Peutz-Jeghers Syndrome (PJS)

  • What is Peutz-Jeghers syndrome?

    Peutz-Jeghers syndrome (PJS) is a hereditary cancer syndrome identified by the presence of gastrointestinal polyps and altered pigmentation (freckling) of certain skin and mucosal areas. The polyps in individuals with PJS are most often found in the small intestine, but also occur in other parts of the gastrointestinal tract.
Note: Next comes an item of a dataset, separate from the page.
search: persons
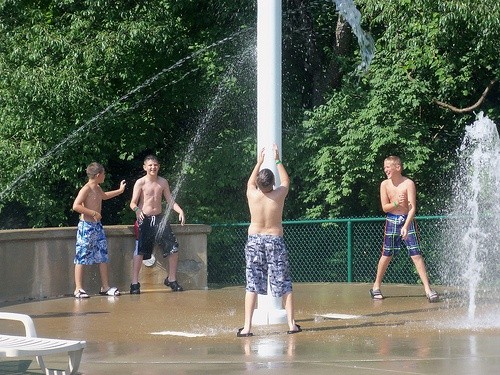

    In addition to polyps, people with Peutz-Jeghers syndrome are at an increased risk for developing certain types of cancers:

    • Colorectal cancer
    • Gastric (stomach) cancer
    • Pancreatic cancer
    • Breast cancer
    • Uterine and cervical cancer
    • Lung cancer
    • Benign and malignant tumors of the ovaries and testicles

    Because Peutz-Jeghers syndrome is hereditary, the risk of developing the features associated with PJS can be passed from generation to generation in a family.

  • Causes

    Peutz-Jeghers syndrome is caused by alterations (mutations), at a specific area in a person’s genetic information. Each of us has a large amount of genetic information that is organized into smaller segments known as "genes." Genes provide the instructions that our cells need to perform different functions within our bodies.

    There is a specific gene known as STK11 (also known as LKB1), located on chromosome 19 at position q13.3, that is altered in patients with Peutz-Jeghers syndrome. The STK11 gene has the ability to produce an enzyme called "serine/threonine kinase 11" that has several important functions:

    • It acts as a tumor suppressor — the enzyme keeps cells from growing and dividing too quickly and it promotes cell death.
    • It helps certain types of cells correctly orient themselves within tissues.  
    • It helps determine the amount of energy a cell uses.

    It is believed that through a combination of these mechanisms, STK11 aids in the prevention of tumors.

    How is Peutz-Jeghers syndrome (PJS) inherited?

    With the exception of egg and sperm cells, each cell of the body normally has two working copies of the STK11 gene. In patients with Peutz-Jeghers syndrome, however, each cell contains only one working STK11 copy. While the second copy is present, it is mutated so it does not function properly.

    Patients with PJS are born and develop normally, but are at an increased risk of developing non-cancerous and cancerous growths. These growths are believed to develop because, over time, the second working copy of the STK11 gene may become damaged within one or more cells. This can lead to abnormal proliferation of the affected cells, increasing their chance to form tumors or cancer.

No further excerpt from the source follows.